Do you have a unique license plate that elicits you the occasional thumbs up or “What does the license plate mean? Oh, that’s funny, cool!”? The other day while driving on 95 south to MA and simultaneously trying to figure out the pronunciation of the various MA town names, I noticed some A-hole tailing me on the freeway. My initial response was something tame along the lines of, “Come on dude, I have an old car that doesn’t drive fast, get off my ass!”, but when I realized the iPhone in the rearview mirror, I realized this couple was simply trying to get a closer shot of my “Pickle” plate. I mean it’s hard to get made at someone for tailing you because they are trying to get a plate shot. I ended up waving at them, and slowing down enough so they could get the proper photo. I should really get a #pickleproblems bumper sticker as I’d be lying if I said this was the first time this has happened to me…

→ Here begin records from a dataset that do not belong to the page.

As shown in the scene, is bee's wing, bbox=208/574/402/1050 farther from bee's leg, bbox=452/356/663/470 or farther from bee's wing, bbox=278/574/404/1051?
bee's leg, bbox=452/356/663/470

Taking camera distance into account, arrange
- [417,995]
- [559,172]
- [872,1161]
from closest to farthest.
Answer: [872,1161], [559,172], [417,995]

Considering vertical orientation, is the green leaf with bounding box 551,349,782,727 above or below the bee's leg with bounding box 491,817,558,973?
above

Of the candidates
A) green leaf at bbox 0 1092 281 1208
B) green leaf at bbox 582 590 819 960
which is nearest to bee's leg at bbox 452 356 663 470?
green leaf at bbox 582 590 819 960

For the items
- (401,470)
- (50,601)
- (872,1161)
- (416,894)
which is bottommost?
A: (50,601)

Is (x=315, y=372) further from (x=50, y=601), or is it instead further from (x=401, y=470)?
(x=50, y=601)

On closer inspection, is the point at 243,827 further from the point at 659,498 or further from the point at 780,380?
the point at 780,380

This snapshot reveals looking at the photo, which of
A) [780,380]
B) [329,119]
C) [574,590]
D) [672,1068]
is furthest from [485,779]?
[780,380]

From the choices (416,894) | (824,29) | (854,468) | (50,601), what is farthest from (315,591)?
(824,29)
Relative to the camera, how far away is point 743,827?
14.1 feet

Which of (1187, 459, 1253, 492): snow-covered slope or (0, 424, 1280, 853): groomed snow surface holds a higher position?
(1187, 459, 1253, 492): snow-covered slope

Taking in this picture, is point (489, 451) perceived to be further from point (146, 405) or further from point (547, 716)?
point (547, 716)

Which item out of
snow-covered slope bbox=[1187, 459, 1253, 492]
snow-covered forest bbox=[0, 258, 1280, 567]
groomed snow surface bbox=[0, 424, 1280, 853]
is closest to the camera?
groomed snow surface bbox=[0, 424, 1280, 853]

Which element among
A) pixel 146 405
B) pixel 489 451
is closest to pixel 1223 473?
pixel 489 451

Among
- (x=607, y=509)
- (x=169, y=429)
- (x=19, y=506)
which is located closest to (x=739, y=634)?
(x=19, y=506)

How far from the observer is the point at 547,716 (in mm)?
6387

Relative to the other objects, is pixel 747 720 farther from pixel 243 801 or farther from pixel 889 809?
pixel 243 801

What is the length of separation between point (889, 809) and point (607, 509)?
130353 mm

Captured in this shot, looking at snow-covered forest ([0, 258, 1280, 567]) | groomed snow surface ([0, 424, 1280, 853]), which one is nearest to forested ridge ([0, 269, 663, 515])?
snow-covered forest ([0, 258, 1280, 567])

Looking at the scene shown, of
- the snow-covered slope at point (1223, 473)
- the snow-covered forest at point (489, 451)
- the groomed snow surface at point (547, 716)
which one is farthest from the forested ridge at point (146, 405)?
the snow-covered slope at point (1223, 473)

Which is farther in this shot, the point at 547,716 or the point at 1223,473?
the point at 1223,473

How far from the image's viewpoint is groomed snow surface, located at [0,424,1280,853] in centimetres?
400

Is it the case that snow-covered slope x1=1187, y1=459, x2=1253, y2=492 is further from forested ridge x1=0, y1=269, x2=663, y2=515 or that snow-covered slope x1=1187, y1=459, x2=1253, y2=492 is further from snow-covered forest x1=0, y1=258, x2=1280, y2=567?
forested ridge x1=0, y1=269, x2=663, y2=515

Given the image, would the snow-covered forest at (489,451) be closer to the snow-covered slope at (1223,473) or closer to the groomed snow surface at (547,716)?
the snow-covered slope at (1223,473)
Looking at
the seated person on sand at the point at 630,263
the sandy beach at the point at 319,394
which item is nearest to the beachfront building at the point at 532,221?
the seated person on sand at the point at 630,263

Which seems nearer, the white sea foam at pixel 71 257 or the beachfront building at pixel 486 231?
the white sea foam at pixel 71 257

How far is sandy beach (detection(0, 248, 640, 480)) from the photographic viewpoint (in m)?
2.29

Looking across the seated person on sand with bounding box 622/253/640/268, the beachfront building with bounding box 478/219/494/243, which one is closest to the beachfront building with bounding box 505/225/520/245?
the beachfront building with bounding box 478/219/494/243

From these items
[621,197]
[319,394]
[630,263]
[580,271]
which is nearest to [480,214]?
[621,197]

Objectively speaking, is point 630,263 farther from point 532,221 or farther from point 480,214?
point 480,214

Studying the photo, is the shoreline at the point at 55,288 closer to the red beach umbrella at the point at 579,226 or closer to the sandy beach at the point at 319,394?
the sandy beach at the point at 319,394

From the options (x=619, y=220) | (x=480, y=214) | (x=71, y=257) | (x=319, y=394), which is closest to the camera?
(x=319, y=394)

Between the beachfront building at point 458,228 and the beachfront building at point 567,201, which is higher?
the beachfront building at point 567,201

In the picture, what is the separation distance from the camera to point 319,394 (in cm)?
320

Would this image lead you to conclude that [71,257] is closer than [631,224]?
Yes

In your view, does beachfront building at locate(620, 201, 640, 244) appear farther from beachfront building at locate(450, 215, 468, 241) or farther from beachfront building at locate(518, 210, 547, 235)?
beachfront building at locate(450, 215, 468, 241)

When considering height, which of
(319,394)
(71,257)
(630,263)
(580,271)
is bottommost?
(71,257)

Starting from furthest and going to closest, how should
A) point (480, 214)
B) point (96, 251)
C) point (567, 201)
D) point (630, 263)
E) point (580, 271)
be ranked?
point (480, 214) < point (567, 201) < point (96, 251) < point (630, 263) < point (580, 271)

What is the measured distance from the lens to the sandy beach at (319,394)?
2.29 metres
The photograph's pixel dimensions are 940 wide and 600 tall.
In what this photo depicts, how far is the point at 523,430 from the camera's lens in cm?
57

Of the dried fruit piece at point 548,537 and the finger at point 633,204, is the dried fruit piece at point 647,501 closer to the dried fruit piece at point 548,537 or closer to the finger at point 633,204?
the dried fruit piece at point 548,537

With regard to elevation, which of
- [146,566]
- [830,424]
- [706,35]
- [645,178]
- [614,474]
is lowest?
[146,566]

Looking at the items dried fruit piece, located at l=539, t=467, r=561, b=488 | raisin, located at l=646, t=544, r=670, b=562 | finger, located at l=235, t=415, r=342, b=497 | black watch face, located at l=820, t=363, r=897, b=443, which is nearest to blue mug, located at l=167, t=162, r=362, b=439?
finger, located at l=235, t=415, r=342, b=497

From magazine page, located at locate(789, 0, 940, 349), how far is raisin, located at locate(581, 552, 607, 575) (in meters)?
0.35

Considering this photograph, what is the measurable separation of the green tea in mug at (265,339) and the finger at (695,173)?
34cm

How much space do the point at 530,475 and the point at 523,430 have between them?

Beets! I’m at ’em again. On a somewhat regular basis people ask me what my favorite thing to pickle is. If you’ve been following Putting Up with Erin for sometime now, you know that the answer is probably beets. Sure my screen name for various social media sites has to do with dilly beans, but when it comes down to it, pickled beets are where it’s really at for me. Typically I either roast beets whole or peel and then boil them, but to cut down on preparation time, I decided to peel and slice them raw before roasting them. Success, in that the desired crunch was still present in the end pickle product, and also the sweet roasted flavor came right through. I snagged a couple pounds of these beautiful local beets from the Heron Pond Farm stand, and the fresh cilantro and red onions from Golden Harvest Produce Market in Kittery, ME. To guarantee the strong cilantro flavor, I added whole coriander to the vinegar brine before boiling. This beauties were traded at last night’s Seacoast Food Swap. Enjoy!